As I mentioned in a previous post, I had set up a beautiful display of all of the library’s “Where’s Wally” books late last year but, in the first week of borrowing this year, the highly-motivated student borrowers have cleaned me out! Luckily, I found a giant-sized Where’s Wally?: the magnificent poster book I’d had at home for over a decade, and finally succeeded in finding the inclination to separate the eleven posters within. I had them laminated, made the little checklists into laminated cards, and used the cover art to set up a backup display. My concept is to make good use of the new poster rack we received as part of the BER, and have plenty of Wally items that can be used at lunchtimes. Our library picture collection hangs on two perfectly good racks of their own, and just need a good cull and better cataloguing to work effectively (although the coming of interactive white boards is definitely causing a decline in poster use by the teachers.)
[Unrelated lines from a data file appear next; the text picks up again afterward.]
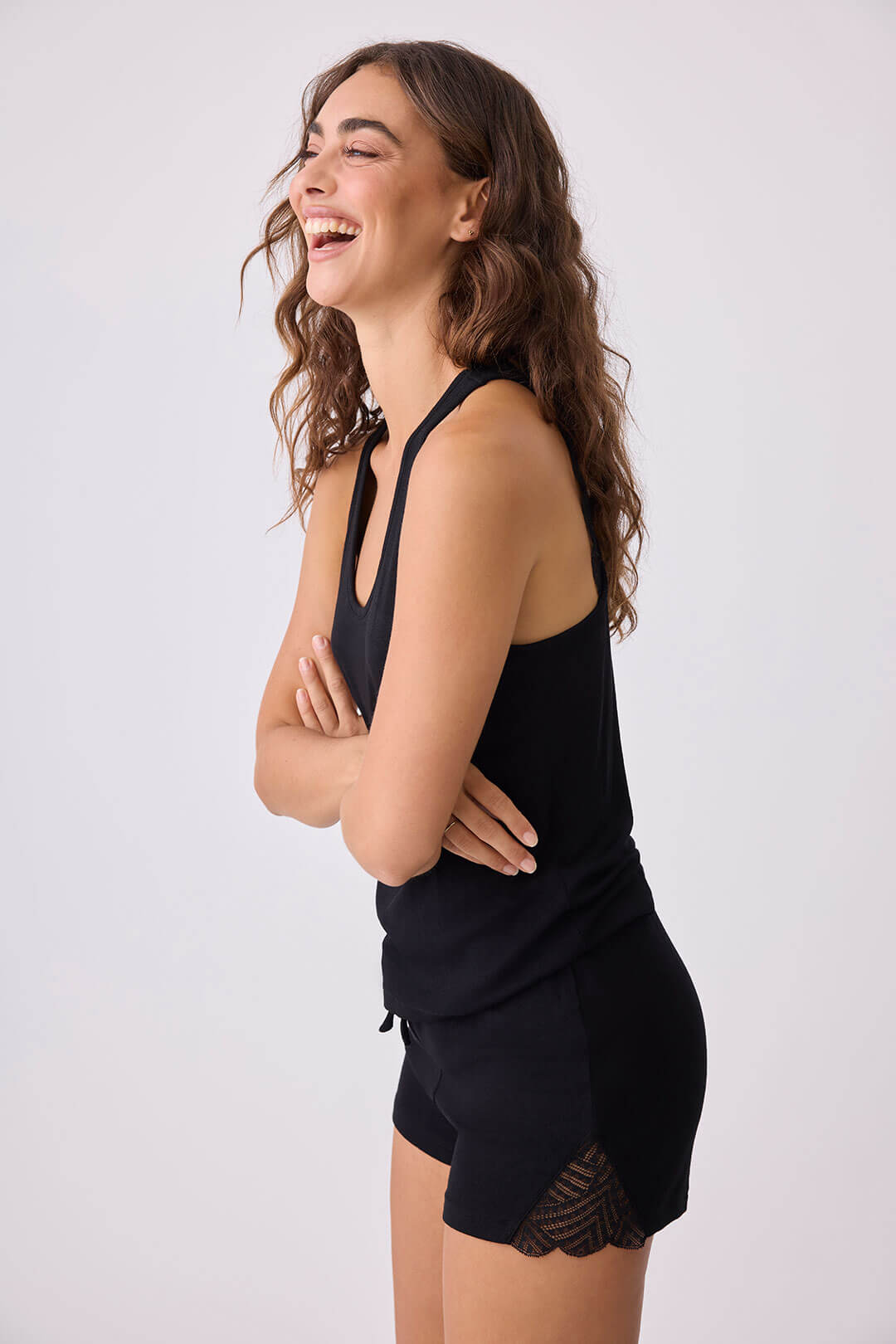 Lacey Basics Tank Top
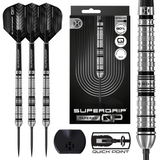 Harrows Supergrip QP Darts - Stahlspitze - 90% Tungsten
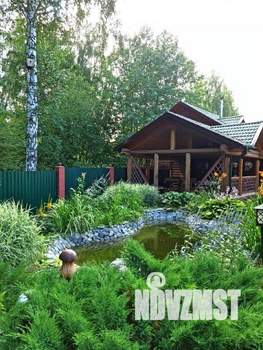 Коттедж 290м&sup2;, 3-этажный, участок 10 сот.  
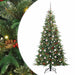 Brad de Crăciun artificial cu ramuri articulare Verde 210 cm - WALTI WALTI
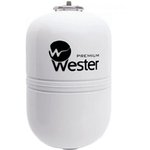 021-0295, Бак мембранный д/отопления 12л 12атм 3/4" НР бел WDV Premium Wester ...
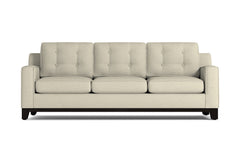 Brentwood Queen Size Sleeper Sofa Bed :: Leg Finish: Espresso / Sleeper Option: Memory Foam Mattress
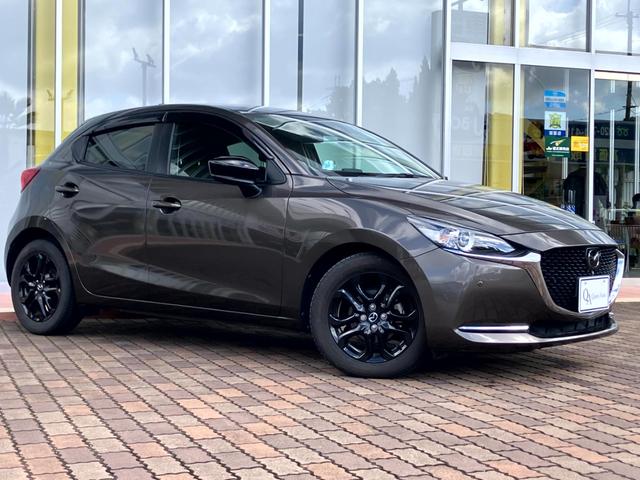 MAZDA2 15S ブラックトーンエディション 純正ナビ フルセグTV 360度ビューカメラ クルーズコントロール パドルシフト レーンキープ ETC アイストップ ヘッドアップディスプレイ(5枚目)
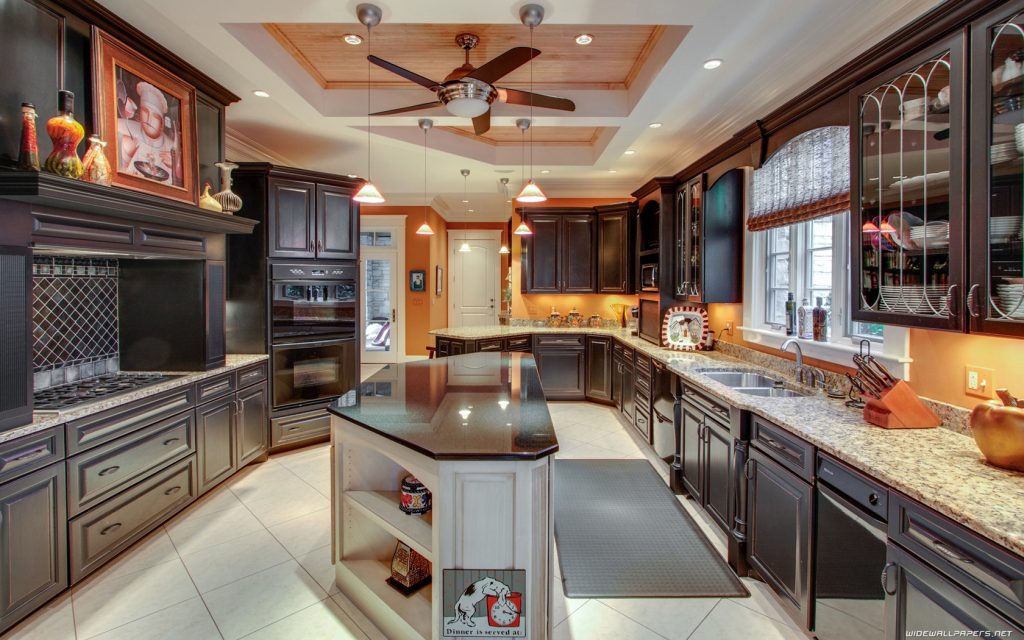 luxurious kitchens design and styles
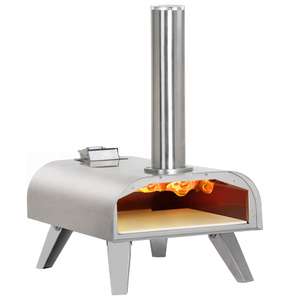 Big Horn Wood Pellet Pizza Oven - Lightening Deal
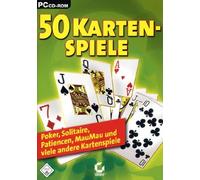 50 Kartenspiele [Edizione: Germania]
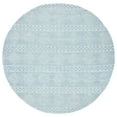 thumbnail image 1 of SAFAVIEH Marbella Matilda Diamond Area Rug, Blue, 7' x 7' Round, 1 of 8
I’ve also found a new boxed set of Wally books with a free jigsaw puzzle included. Now I might have the students outnumbered! Maybe.

Stuck on you: going dotty


Wondering what is good for affixing signage and other decore to the fabric walls of your BER school library?

I can highly recommend getting a supply of “hooks only” Velcro dots (eg. from official education suppliers or your local Office Works), and even a long rolled strip of “hooks only” Velcro, if you can find it (eg. Lincraft, Spotlight). If you have to get the long accompanying “fuzzy” strip as well, use it up with some more “hooks only” Velcro dots on hard walls in other locations of the school.

The dots are usually self-adhesive and are best for laminated signage, student/class work on cardboard, and even MDF lettering. The strips of fuzzy Velcro can be glued along the back of light, plastic photo frames with glues such as Selleys’ “Liquid Nails”.

For heavier framed works with glass, which I didn’t trust to Velcro, I hammered in picture frame hooks when no one was around to ask, “Should you be hammering nails into our brand new wall?”

Items that don’t have a flat surface, such as small stuffed toys (below), can be pinned up high and out of reach of little fingers, with bead-ended hatpins.

Captain Underpants
Captain Underpants – his secret of flight: a hatpin.

Building a BER school library

Check it out - again

Happy 2011! Have I told you how easy Photo Peach can be?

Yes, I have! It just took me all of ten minutes to upload these photos of our new BER school library being built, select music, edit captions and play it!

Building a school library (2010)

All ready to share this free Web 2.0 resource with the students and staff tomorrow! Enjoy!

I flocked my clock

Flocked clock

The black “Penrith” clock, on the “newsroom clocks” wall, hasn’t been looking its best against an indigo background. You may recall, I superglued a green satin rim to the perimeter last week, but it simply wasn’t enough to lift the clock from the rich denseness that is the indigo material on the walls. I resisted the urge to add tinsel, petals or a sunburst, because I really liked the simplicity of a “newsroom”. So… now the black clock is also colour-matched to the doors. PVA glue and “Martian green” fake turf (made for decorating the scenery of a model railway), created an effect which is more luxurious and professional than if I’d attempted to paint straight onto the plastic rim.